TEXT EXCERPT:

--- START ---

How Do We Address the Stigma Surrounding Addiction?
There is a great deal of stigma surrounding drug and alcohol addiction. Stigma can come from a few sources:
- A lack of awareness of something.
- A lack of education about something.
- An unpleasant experience regarding something or someone.
When people aren’t aware or properly educated about something (like addiction), they may adopt preconceived notions about it. When someone has an unpleasant experience because of an addict, they may come to believe that all people who struggle with drugs and alcohol are likely to cause similar, unpleasant experiences.
How can the stigma attached to addiction be reduced? In many ways, removing addiction stigma will depend on educating people on what addiction is and how they can help addicts get better.
What is Addiction? - Defining Addiction; Removing Stigma and Stereotype
A good definition of addiction comes from the Merriam-Webster dictionary: “A compulsive, chronic, physiological or psychological need for a habit-forming substance having harmful physical, psychological, or social effects and typically causing well-defined symptoms (such as anxiety, irritability, tremors, or nausea) upon withdrawal or abstinence.”
As one can see from the definition, it is evident that addiction is not only a medical issue but a spiritual issue as well, a severe crisis of the mind, body, and soul. Addiction is not a criminal inclination nor a character flaw. Addiction does not merit the stigmas often attached to it. It’s not simply a poor choice, it’s not a sign of weakness, and it’s not an indication of low social merit or worth. All of these additional descriptions are the result of prejudices brought to bear against addicts. These prejudices are where stigma begins.
When national divisiveness is at an all-time high, the inclination may be to judge addicts or criticize them for their behavior. The inclination may be to find ways to see them differently. Or to equate that they are addicts because of some other factor about them that is different from us.

--- END ---

SUPPLIED INFORMATION:
--- START ---

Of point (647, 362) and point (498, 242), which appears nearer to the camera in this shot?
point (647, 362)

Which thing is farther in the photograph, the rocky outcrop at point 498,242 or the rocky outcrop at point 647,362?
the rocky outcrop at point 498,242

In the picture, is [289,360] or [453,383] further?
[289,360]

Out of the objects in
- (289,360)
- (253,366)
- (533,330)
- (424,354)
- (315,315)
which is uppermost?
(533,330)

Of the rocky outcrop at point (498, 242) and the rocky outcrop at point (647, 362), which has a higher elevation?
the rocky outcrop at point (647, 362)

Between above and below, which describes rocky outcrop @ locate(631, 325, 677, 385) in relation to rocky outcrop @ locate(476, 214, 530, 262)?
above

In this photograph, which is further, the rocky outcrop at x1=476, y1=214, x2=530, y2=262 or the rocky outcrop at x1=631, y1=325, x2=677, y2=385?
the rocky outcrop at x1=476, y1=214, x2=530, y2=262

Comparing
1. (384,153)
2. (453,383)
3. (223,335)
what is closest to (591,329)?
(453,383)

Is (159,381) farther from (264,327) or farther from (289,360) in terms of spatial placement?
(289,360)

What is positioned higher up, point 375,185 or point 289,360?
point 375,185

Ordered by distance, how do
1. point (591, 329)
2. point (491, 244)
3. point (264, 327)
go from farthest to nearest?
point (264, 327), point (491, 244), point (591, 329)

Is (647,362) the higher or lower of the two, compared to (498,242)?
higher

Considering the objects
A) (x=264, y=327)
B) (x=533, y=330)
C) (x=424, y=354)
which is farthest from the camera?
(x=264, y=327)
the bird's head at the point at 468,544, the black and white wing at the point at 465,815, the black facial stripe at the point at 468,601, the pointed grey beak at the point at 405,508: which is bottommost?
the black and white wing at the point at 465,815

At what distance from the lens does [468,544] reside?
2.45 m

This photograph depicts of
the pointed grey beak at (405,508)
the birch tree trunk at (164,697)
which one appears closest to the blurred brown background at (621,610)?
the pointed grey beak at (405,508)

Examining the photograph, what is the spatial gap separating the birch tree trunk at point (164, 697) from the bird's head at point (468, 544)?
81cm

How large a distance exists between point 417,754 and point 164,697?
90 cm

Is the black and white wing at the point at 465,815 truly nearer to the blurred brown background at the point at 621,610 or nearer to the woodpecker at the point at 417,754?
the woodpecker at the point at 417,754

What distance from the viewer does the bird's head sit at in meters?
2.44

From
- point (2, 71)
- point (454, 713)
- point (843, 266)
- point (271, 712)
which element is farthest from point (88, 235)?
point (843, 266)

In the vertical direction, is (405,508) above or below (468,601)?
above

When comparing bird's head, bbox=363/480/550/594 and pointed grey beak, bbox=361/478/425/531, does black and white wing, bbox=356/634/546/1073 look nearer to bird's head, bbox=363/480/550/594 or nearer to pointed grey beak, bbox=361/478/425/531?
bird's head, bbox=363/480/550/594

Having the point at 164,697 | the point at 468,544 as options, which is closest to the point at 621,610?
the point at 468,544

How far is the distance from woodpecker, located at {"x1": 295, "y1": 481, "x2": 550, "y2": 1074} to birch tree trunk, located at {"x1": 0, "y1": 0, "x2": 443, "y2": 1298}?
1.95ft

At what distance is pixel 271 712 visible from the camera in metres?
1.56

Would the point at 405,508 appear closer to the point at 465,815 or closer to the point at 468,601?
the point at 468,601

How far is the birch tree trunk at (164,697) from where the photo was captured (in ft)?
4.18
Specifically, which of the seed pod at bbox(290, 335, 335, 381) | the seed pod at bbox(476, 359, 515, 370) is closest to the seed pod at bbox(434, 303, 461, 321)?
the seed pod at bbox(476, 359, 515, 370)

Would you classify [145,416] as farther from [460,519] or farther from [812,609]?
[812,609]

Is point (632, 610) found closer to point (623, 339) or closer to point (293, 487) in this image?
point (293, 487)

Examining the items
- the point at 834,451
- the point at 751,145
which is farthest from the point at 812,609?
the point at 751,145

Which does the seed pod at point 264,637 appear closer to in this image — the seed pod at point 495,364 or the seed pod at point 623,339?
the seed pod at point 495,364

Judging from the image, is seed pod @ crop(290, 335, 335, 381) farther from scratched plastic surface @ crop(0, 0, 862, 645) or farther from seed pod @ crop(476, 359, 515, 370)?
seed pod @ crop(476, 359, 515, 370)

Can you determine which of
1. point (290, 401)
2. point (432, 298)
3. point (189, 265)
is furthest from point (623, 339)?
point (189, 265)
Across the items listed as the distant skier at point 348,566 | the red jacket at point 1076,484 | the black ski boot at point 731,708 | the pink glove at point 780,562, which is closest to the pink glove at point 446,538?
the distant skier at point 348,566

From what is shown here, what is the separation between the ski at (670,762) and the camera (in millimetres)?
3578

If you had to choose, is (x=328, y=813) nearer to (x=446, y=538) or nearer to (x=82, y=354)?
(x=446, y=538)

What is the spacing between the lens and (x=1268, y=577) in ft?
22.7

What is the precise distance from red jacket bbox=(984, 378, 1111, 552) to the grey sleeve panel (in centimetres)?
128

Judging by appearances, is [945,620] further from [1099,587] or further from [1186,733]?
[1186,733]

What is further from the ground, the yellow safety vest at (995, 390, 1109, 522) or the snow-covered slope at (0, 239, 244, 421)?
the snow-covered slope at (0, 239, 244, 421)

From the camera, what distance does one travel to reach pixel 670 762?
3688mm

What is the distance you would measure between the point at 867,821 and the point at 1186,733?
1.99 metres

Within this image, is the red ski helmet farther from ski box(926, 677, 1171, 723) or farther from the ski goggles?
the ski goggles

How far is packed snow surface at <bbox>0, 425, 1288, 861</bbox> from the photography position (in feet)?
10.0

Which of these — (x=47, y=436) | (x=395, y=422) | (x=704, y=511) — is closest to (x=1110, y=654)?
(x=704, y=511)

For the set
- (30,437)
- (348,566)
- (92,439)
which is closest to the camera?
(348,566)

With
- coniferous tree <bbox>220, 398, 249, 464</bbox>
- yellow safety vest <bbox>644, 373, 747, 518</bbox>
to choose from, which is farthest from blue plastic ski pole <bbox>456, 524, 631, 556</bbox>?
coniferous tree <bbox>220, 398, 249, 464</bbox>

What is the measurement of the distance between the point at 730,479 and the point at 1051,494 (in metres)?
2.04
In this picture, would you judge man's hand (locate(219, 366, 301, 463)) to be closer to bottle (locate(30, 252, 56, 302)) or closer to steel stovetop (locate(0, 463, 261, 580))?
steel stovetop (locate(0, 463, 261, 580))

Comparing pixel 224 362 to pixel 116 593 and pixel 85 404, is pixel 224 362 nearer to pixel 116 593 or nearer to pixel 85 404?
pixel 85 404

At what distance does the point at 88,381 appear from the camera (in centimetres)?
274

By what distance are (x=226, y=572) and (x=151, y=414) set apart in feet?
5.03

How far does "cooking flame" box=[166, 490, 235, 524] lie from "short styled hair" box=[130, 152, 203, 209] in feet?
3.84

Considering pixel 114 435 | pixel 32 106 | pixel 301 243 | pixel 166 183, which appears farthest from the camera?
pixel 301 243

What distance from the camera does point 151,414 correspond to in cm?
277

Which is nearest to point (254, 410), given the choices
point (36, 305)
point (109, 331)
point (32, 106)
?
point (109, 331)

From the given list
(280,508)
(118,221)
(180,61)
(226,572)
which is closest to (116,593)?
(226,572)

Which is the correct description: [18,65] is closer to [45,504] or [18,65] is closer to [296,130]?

--- END ---

YOUR INSTRUCTIONS:
Reproduce the full addiction stigma article word for word. The items that come after the addiction stigma article are separate material and have no connection to it.

OUTPUT BELOW:
How Do We Address the Stigma Surrounding Addiction?
There is a great deal of stigma surrounding drug and alcohol addiction. Stigma can come from a few sources:
- A lack of awareness of something.
- A lack of education about something.
- An unpleasant experience regarding something or someone.
When people aren’t aware or properly educated about something (like addiction), they may adopt preconceived notions about it. When someone has an unpleasant experience because of an addict, they may come to believe that all people who struggle with drugs and alcohol are likely to cause similar, unpleasant experiences.
How can the stigma attached to addiction be reduced? In many ways, removing addiction stigma will depend on educating people on what addiction is and how they can help addicts get better.
What is Addiction? - Defining Addiction; Removing Stigma and Stereotype
A good definition of addiction comes from the Merriam-Webster dictionary: “A compulsive, chronic, physiological or psychological need for a habit-forming substance having harmful physical, psychological, or social effects and typically causing well-defined symptoms (such as anxiety, irritability, tremors, or nausea) upon withdrawal or abstinence.”
As one can see from the definition, it is evident that addiction is not only a medical issue but a spiritual issue as well, a severe crisis of the mind, body, and soul. Addiction is not a criminal inclination nor a character flaw. Addiction does not merit the stigmas often attached to it. It’s not simply a poor choice, it’s not a sign of weakness, and it’s not an indication of low social merit or worth. All of these additional descriptions are the result of prejudices brought to bear against addicts. These prejudices are where stigma begins.
When national divisiveness is at an all-time high, the inclination may be to judge addicts or criticize them for their behavior. The inclination may be to find ways to see them differently. Or to equate that they are addicts because of some other factor about them that is different from us.